◆ What to work on ◆
Can you retype each of the items below word for word, leaving every character unchanged?

◆ Given information ◆
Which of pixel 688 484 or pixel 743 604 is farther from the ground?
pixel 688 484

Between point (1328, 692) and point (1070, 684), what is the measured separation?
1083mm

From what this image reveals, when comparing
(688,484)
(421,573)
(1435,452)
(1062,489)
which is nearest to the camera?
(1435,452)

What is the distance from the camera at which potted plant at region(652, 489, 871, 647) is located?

◆ Exercise result ◆
Which of pixel 688 484 or pixel 743 604 is farther from the ground?
pixel 688 484

Between point (1328, 692) and point (1070, 684), what is the measured separation?
1083mm

From what this image reveals, when comparing
(688,484)
(421,573)
(1435,452)
(1062,489)
which is nearest to the camera?
(1435,452)

What is the distance from the camera at which potted plant at region(652, 489, 871, 647) is located?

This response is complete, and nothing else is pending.